(Exercise): Reproduce the lines below with every occurrence of "shadow on ground" changed to "ground shadow", leaving everything else unchanged.

━━━ Record extracts

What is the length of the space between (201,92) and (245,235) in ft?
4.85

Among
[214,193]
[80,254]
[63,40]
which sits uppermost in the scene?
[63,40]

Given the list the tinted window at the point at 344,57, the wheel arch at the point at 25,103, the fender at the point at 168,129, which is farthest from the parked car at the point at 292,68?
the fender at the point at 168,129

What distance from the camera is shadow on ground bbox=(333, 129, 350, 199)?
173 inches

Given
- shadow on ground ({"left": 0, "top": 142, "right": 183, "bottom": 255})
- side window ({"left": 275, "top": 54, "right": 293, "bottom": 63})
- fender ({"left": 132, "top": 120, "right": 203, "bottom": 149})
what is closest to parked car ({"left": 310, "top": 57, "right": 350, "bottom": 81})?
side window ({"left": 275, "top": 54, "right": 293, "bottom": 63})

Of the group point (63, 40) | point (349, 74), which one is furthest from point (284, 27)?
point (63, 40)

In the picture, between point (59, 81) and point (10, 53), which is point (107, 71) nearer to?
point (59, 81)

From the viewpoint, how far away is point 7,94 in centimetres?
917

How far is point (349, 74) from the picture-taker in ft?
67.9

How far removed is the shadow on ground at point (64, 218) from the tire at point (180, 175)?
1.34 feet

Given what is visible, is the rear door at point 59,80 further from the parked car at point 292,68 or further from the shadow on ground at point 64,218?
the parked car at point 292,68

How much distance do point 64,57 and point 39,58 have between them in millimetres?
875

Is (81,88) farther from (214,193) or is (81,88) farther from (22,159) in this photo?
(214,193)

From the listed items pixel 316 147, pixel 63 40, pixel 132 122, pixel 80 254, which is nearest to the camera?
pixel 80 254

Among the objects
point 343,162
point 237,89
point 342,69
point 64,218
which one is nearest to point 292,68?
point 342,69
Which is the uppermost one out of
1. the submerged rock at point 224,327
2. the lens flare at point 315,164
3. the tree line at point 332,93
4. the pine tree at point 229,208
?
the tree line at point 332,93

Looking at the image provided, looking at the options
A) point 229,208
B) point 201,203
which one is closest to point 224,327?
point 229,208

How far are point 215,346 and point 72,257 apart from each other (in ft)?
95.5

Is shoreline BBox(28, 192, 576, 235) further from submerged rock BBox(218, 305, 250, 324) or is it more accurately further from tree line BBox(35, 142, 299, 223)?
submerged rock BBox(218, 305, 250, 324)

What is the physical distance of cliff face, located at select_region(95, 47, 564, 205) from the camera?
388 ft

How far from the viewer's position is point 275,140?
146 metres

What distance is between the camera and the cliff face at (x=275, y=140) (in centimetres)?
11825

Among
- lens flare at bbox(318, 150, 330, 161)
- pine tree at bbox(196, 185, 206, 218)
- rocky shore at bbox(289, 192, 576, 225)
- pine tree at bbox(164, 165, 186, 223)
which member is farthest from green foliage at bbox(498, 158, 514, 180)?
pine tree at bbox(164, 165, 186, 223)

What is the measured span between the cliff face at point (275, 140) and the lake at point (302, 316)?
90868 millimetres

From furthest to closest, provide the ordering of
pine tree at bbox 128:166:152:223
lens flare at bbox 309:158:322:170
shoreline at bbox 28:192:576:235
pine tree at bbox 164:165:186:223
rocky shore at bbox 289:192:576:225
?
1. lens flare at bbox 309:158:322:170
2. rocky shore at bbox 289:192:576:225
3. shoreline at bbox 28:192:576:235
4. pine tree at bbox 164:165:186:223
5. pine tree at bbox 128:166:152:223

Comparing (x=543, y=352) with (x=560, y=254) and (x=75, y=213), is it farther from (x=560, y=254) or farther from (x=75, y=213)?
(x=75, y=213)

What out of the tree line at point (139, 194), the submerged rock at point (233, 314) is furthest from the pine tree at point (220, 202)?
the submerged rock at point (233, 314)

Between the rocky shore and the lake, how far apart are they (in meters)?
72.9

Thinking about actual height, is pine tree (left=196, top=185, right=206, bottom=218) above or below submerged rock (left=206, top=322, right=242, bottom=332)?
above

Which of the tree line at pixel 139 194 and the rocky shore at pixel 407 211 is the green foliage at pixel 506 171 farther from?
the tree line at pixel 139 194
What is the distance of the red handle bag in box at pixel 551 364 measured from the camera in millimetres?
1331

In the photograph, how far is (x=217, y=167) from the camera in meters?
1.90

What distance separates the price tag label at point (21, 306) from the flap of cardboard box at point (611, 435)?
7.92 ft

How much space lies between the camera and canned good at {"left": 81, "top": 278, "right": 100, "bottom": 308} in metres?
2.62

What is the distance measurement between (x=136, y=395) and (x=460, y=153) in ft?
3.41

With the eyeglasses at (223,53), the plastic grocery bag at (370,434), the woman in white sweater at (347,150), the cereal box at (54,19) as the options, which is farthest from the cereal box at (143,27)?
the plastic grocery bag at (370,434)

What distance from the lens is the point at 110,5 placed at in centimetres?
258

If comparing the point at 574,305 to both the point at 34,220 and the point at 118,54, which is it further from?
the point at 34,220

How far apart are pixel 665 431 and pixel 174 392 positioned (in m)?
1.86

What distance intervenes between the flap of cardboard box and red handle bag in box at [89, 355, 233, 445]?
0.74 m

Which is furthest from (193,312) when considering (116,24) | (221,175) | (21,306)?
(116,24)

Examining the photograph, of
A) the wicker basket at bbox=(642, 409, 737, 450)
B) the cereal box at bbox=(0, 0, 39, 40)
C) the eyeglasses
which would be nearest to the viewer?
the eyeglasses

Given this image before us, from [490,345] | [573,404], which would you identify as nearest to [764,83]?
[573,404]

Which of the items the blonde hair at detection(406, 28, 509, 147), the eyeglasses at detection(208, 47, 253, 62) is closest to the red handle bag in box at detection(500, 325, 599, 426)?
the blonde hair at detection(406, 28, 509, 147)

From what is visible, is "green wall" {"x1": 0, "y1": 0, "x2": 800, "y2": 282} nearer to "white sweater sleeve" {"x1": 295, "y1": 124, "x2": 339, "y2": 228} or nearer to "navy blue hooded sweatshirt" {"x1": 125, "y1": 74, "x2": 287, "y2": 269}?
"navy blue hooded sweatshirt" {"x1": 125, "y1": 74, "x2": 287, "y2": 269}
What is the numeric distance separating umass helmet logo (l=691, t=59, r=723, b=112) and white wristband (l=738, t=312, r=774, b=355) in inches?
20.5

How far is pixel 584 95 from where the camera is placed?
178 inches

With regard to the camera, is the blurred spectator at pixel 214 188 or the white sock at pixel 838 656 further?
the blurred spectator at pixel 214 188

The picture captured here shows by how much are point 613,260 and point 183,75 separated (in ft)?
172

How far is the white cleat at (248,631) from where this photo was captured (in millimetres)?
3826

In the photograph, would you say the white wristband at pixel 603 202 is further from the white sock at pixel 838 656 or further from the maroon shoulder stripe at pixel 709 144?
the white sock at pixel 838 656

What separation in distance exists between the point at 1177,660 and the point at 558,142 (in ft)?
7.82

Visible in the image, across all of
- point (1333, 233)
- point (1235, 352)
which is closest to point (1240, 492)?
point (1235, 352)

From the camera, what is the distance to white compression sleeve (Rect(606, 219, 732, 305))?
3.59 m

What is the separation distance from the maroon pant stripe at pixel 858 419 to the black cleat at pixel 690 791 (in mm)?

━━━━━━

(Full solution):
What is the length of the space between (201,92) and (245,235) in ft?
4.85

Among
[214,193]
[80,254]
[63,40]
which sits uppermost in the scene?
[63,40]

Given the list the tinted window at the point at 344,57, the wheel arch at the point at 25,103, the fender at the point at 168,129, which is farthest from the parked car at the point at 292,68?
the fender at the point at 168,129

What distance from the camera is ground shadow bbox=(333, 129, 350, 199)?
173 inches

Given
- ground shadow ({"left": 0, "top": 142, "right": 183, "bottom": 255})
- side window ({"left": 275, "top": 54, "right": 293, "bottom": 63})
- fender ({"left": 132, "top": 120, "right": 203, "bottom": 149})
what is closest to parked car ({"left": 310, "top": 57, "right": 350, "bottom": 81})?
side window ({"left": 275, "top": 54, "right": 293, "bottom": 63})

Of the group point (63, 40) | point (349, 74), which one is furthest from point (284, 27)?
point (63, 40)

In the picture, between point (59, 81) and point (10, 53), which is point (107, 71) nearer to?
point (59, 81)

From the viewpoint, how far away is point 7,94 in centimetres?
917

How far is point (349, 74) from the picture-taker in ft?
67.9

How far removed is the ground shadow at point (64, 218) from the tire at point (180, 175)?
1.34 feet

Given what is visible, is the rear door at point 59,80 further from the parked car at point 292,68 or further from the ground shadow at point 64,218?
the parked car at point 292,68

How much distance do point 64,57 and point 39,58 have between them in millimetres?
875

Is (81,88) farther from (214,193) or is (81,88) farther from (22,159) in this photo?
(214,193)

From the listed items pixel 316 147, pixel 63 40, pixel 132 122, pixel 80 254, which is nearest to the camera?
pixel 80 254

Among the objects
point 343,162
point 237,89
point 342,69
point 64,218
which one is nearest to point 292,68?
point 342,69
Which is the uppermost one out of
1. the submerged rock at point 224,327
2. the lens flare at point 315,164
3. the tree line at point 332,93
4. the pine tree at point 229,208
?
the tree line at point 332,93

Looking at the image provided, looking at the options
A) point 229,208
B) point 201,203
which one is closest to point 224,327?
point 229,208

How far are point 215,346 and point 72,257 apart from each other (in ft)?
95.5

Is shoreline BBox(28, 192, 576, 235) further from submerged rock BBox(218, 305, 250, 324) or is it more accurately further from tree line BBox(35, 142, 299, 223)?
submerged rock BBox(218, 305, 250, 324)

What is the physical distance of cliff face, located at select_region(95, 47, 564, 205) from the camera?
388 ft

How far from the viewer's position is point 275,140?
146 metres

What distance is between the camera and the cliff face at (x=275, y=140) (in centimetres)?
11825

Among
- lens flare at bbox(318, 150, 330, 161)
- pine tree at bbox(196, 185, 206, 218)
- rocky shore at bbox(289, 192, 576, 225)
- pine tree at bbox(164, 165, 186, 223)
which member is farthest from green foliage at bbox(498, 158, 514, 180)?
pine tree at bbox(164, 165, 186, 223)

What is the measured span between the cliff face at point (275, 140) and the lake at point (302, 316)?
90868 millimetres

From furthest to closest, provide the ordering of
pine tree at bbox 128:166:152:223
lens flare at bbox 309:158:322:170
shoreline at bbox 28:192:576:235
pine tree at bbox 164:165:186:223
rocky shore at bbox 289:192:576:225
?
1. lens flare at bbox 309:158:322:170
2. rocky shore at bbox 289:192:576:225
3. shoreline at bbox 28:192:576:235
4. pine tree at bbox 164:165:186:223
5. pine tree at bbox 128:166:152:223

Comparing (x=543, y=352) with (x=560, y=254) and (x=75, y=213), is it farther from (x=560, y=254) or farther from (x=75, y=213)?
(x=75, y=213)

What out of the tree line at point (139, 194), the submerged rock at point (233, 314) is furthest from the pine tree at point (220, 202)?
the submerged rock at point (233, 314)

Between the rocky shore and the lake, how far apart are they (in meters)?
72.9

Thinking about actual height, is pine tree (left=196, top=185, right=206, bottom=218) above or below submerged rock (left=206, top=322, right=242, bottom=332)?
above

Which of the tree line at pixel 139 194 and the rocky shore at pixel 407 211 is the green foliage at pixel 506 171 farther from?
the tree line at pixel 139 194
What is the distance of the red handle bag in box at pixel 551 364 measured from the camera in millimetres?
1331

In the photograph, how far is (x=217, y=167) from the camera in meters?
1.90

What distance separates the price tag label at point (21, 306) from the flap of cardboard box at point (611, 435)?
7.92 ft

How much space lies between the camera and canned good at {"left": 81, "top": 278, "right": 100, "bottom": 308} in metres?
2.62

What is the distance measurement between (x=136, y=395) and (x=460, y=153) in ft?
3.41

With the eyeglasses at (223,53), the plastic grocery bag at (370,434), the woman in white sweater at (347,150), the cereal box at (54,19) as the options, which is farthest from the cereal box at (143,27)?
the plastic grocery bag at (370,434)

What distance from the lens is the point at 110,5 placed at in centimetres?
258

If comparing the point at 574,305 to both the point at 34,220 and the point at 118,54, which is it further from?
the point at 34,220

How far apart are pixel 665 431 and pixel 174 392 positioned (in m)?
1.86

What distance intervenes between the flap of cardboard box and red handle bag in box at [89, 355, 233, 445]?
0.74 m

Which is furthest from (193,312) when considering (116,24) | (221,175) | (21,306)?
(116,24)

Examining the photograph, of
A) the wicker basket at bbox=(642, 409, 737, 450)
B) the cereal box at bbox=(0, 0, 39, 40)
C) the eyeglasses
which would be nearest to the viewer?
the eyeglasses

Given this image before us, from [490,345] | [573,404], which would you identify as nearest to [764,83]?
[573,404]

Which of the items the blonde hair at detection(406, 28, 509, 147), the eyeglasses at detection(208, 47, 253, 62) is closest to the red handle bag in box at detection(500, 325, 599, 426)?
the blonde hair at detection(406, 28, 509, 147)

From what is visible, is "green wall" {"x1": 0, "y1": 0, "x2": 800, "y2": 282} nearer to "white sweater sleeve" {"x1": 295, "y1": 124, "x2": 339, "y2": 228} or nearer to "navy blue hooded sweatshirt" {"x1": 125, "y1": 74, "x2": 287, "y2": 269}?
"navy blue hooded sweatshirt" {"x1": 125, "y1": 74, "x2": 287, "y2": 269}
What is the numeric distance separating umass helmet logo (l=691, t=59, r=723, b=112) and white wristband (l=738, t=312, r=774, b=355) in inches?
20.5

How far is pixel 584 95 from where the camera is placed?
178 inches

With regard to the camera, is the blurred spectator at pixel 214 188 or the white sock at pixel 838 656 further?
the blurred spectator at pixel 214 188

The picture captured here shows by how much are point 613,260 and point 183,75 separated (in ft)?
172

How far is the white cleat at (248,631) from where this photo was captured (in millimetres)?
3826

In the photograph, would you say the white wristband at pixel 603 202 is further from the white sock at pixel 838 656 or further from the maroon shoulder stripe at pixel 709 144?
the white sock at pixel 838 656

What separation in distance exists between the point at 1177,660 and the point at 558,142 (in ft)?
7.82

Visible in the image, across all of
- point (1333, 233)
- point (1235, 352)
which is closest to point (1240, 492)?
point (1235, 352)

From the camera, what is the distance to white compression sleeve (Rect(606, 219, 732, 305))?
3.59 m

What is the separation distance from the maroon pant stripe at pixel 858 419 to the black cleat at pixel 690 791 (in mm)?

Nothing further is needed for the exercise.